PROBLEM SET:
A – In the lag-effects text, about how many hours after rainfall did turbidity show its significant lagged response?
B – Render this sentence from the lag-effects text in Spanish: "Only turbidity displayed a significant lagged response (~20 h after rainfall), indicating the time required for runoff-induced sediment transport to reach the river channel."

=== SOURCE EXTRACT ===

4.2. Short-Term Responses and Lag Effects

The cross-correlation heatmaps (Figure 11a–u) presented detailed insights into the temporal dynamics between hydrometeorological drivers and water quality responses. Most parameters, including water temperature and dissolved oxygen, responded almost instantaneously to air temperature changes, reflecting rapid heat exchange and immediate oxygen solubility adjustments. Electrical conductivity and organic pollution similarly exhibited near-zero lag responses to meteorological drivers, confirming their short-term sensitivity to flow and atmospheric fluctuations.

Figure 11. (a) Cross-Correlation Heatmap: Rainfall_Avg vs. Turbidity. (b) Cross-Correlation Heatmap: Rainfall_Avg vs. pH. (c) Cross-Correlation Heatmap: Rainfall_Avg vs. Electrical Conductivity. (d) Cross-Correlation Heatmap: Rainfall_Avg vs. Dissolved Oxygen. (e) Cross-Correlation Heatmap: Rainfall_Avg vs. Water Temperature. (f) Cross-Correlation Heatmap: Rainfall_Avg vs. Ammonia. (g) Cross-Correlation Heatmap: Rainfall_Avg vs. Organic Pollution. (h) Cross-Correlation Heatmap: Riverflow_Avg vs. Turbidity. (i) Cross-Correlation Heatmap: Riverflow_Avg vs. Electrical Conductivity. (j) Cross-Correlation Heatmap: Riverflow_Avg vs. pH. (k) Cross-Correlation Heatmap: Riverflow_Avg vs. Dissolved Oxygen. (l) Cross-Correlation Heatmap: Riverflow_Avg vs. Water Temperature. (m) Cross-Correlation Heatmap: Riverflow_Avg vs. Ammonia. (n) Cross-Correlation Heatmap: Riverflow_Avg vs. Organic Pollution. (o) Cross-Correlation Heatmap: AirTemp_Avg vs. Turbidity. (p) Cross-Correlation Heatmap: AirTemp_Avg vs. Electrical Conductivity. (q) Cross-Correlation Heatmap: AirTemp_Avg vs. pH. (r) Cross-Correlation Heatmap: AirTemp_Avg vs. Dissolved Oxygen. (t) Cross-Correlation Heatmap: AirTemp_Avg vs. Ammonia. (s) Cross-Correlation Heatmap: AirTemp_Avg vs. Water Temperature. (u) Cross-Correlation Heatmap: AirTemp_Avg vs. Organic Pollution. Blue markers represent the cross-correlation coefficient at each time lag, and the red horizontal line indicates zero correlation as a reference baseline.

Overall, approximately 57% of the modeled water quality parameters showed immediate (0 h lag) responses, while an additional 29–43% exhibited short lags (≤5 h) with weaker correlations, implying minimal delay in system response. Only turbidity displayed a significant lagged response (~20 h after rainfall), indicating the time required for runoff-induced sediment transport to reach the river channel.

=== MATERIAL ===

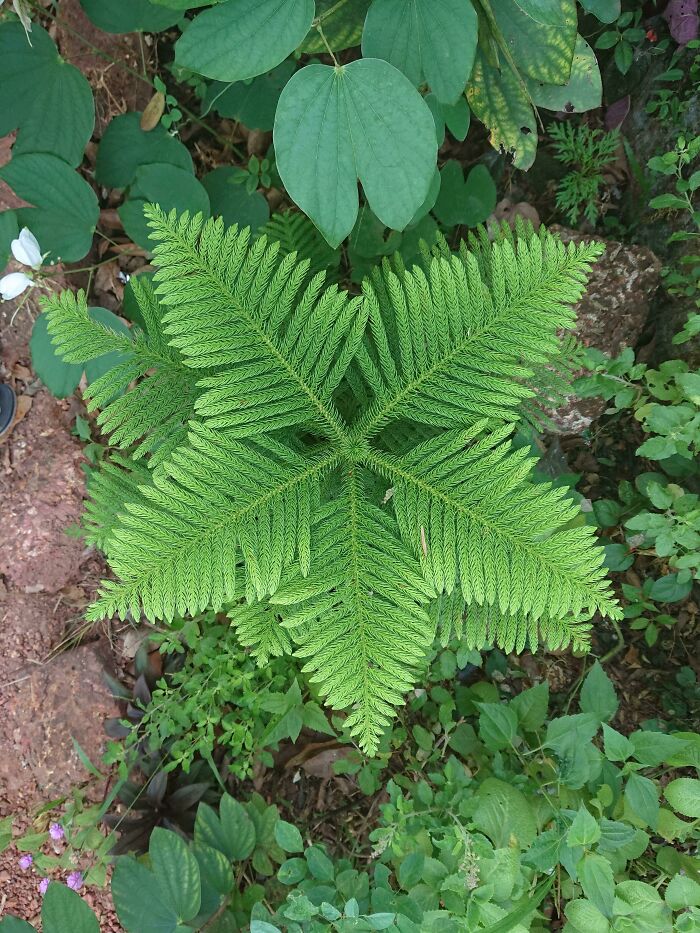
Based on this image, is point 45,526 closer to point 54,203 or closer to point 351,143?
point 54,203

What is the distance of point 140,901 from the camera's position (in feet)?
5.53

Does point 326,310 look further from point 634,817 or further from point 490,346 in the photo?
point 634,817

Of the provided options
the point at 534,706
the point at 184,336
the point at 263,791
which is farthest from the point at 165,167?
the point at 263,791

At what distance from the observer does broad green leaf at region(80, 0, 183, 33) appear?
168cm

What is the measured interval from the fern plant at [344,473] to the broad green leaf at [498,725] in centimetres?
41

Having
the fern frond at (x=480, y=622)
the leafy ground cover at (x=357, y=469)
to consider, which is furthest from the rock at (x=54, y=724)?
the fern frond at (x=480, y=622)

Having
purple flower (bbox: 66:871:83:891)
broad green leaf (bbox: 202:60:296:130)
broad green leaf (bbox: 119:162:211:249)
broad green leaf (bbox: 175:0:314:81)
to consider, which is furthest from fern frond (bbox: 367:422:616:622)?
purple flower (bbox: 66:871:83:891)

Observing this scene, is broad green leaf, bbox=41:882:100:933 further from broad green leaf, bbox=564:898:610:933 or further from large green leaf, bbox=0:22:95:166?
large green leaf, bbox=0:22:95:166

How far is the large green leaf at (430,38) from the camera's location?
1142 millimetres

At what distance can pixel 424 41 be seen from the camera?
3.86ft

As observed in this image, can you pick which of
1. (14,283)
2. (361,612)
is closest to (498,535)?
(361,612)

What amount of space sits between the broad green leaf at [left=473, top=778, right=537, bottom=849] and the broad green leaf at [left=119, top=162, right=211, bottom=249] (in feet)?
5.75

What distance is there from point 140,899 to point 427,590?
1.27 metres

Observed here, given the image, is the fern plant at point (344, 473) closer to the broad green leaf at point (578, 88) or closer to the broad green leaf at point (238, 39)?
the broad green leaf at point (238, 39)
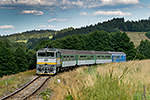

===

ANSWERS FOR THE EXERCISE:
A – About 20 hours after rainfall.

B – Solo la turbidez mostró una respuesta desfasada significativa (~20 h después de la lluvia), lo que indica el tiempo necesario para que el transporte de sedimentos inducido por la escorrentía llegue al cauce del río.